## TASK LIST
1. List the distinct usernames of everyone who posts in the aquarium substrate thread.
2. In the aquarium substrate thread, what price does Alastair give for a 10 litre bag of Tesco non clumping cat litter?

## EXERCISE TEXT
****************************************

# Substrate for new 200 gallon.



## ozzyboo (22 Jun 2011)

I am in the process of planning the set up of my new 200 gallon tank.
I am planning to use pool filter sand with some sort of baked clay substrate underneath,maybe akadama or cat litter,as it seems that people are having sucess with similar combinations.
The main reasons i have for the above substrate, the cost of some of the planted substrates for a large tank and I want to transfer my stock from my old tank asap and dont want the substrate altering the water parameters.
Also using sand is really a must as the stock will contain loaches,I know not ideal planted tank inhabitants,and corries.
Does anybody foresee any problems or has another suggestion that would work well.
Thanks in advance
Joe


----------



## Alastair (22 Jun 2011)

Tesco non clumping cat litter is ridiculously cheap in my opinion, 2.70 for a 10 litre bag, and I use it to good effect. I have a couple of kuhli loach and corys and it's doesn't do any harm to them what so ever. However i think you'll find that Sind being such fine particles, it will work it's way through the cat litter or akadama. Saying that if the ratio of sand to the clay stuff is significantly greater it might not.


----------



## ozzyboo (22 Jun 2011)

Thanks Alastair for the info re the Tesco's cat litter.It is also good to know that it is Ok for loaches and cories.
I am not really sure of the ratio's.I was thinking of using 1"-1.5" of cat litter/akadama and then capping it with 2" of pool filter sand,does this sound OK?
I dont really want the cat litter visable so thought that 2" of sand would be OK.


----------



## foxfish (22 Jun 2011)

Swimming pool filter sand can be quite course depending on the grade but fine, lime free, sand is readily available from garden centers anyway.
However the sand will permeate into the baked clay, you could set aside a sand area in you tank just for you bottom feeders as they really do enjoy a sandy area to feed on.
You could build a ring of rock & fill that with sand & use the sand clay mix else where in your tank?


----------



## Alastair (22 Jun 2011)

ozzyboo said:
			
		

> Thanks Alastair for the info re the Tesco's cat litter.It is also good to know that it is Ok for loaches and cories.

****************************************

## DATA EXTRACTS
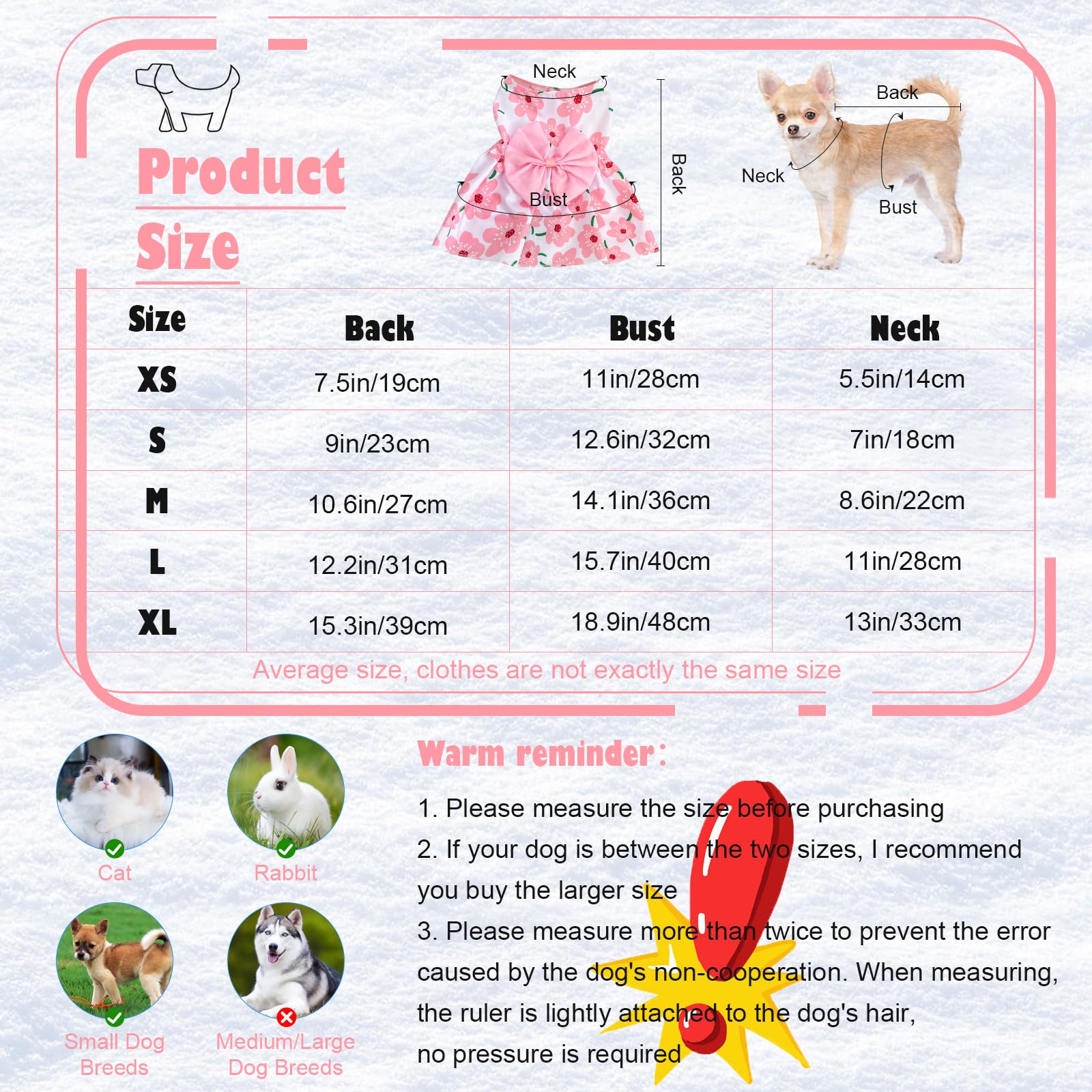 Product Size

Neck

Bust

Back

Back

Neck

Bust

| Size | Back | Bust | Neck |
|---|---|---|---|
| XS | 7.5in/19cm | 11in/28cm | 5.5in/14cm |
| S | 9in/23cm | 12.6in/32cm | 7in/18cm |
| M | 10.6in/27cm | 14.1in/36cm | 8.6in/22cm |
| L | 12.2in/31cm | 15.7in/40cm | 11in/28cm |
| XL | 15.3in/39cm | 18.9in/48cm | 13in/33cm |

Average size, clothes are not exactly the same size

Cat

Rabbit

Small Dog Breeds

Medium/Large Dog Breeds

Warm reminder:

1. Please measure the size before purchasing

2. If your dog is between the two sizes, I recommend you buy the larger size

3. Please measure more than twice to prevent the error caused by the dog's non-cooperation. When measuring, the ruler is lightly attached to the dog's hair, no pressure is required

****************************************

## ANSWERS PROVIDED
1. ozzyboo, Alastair, foxfish

2. 2.70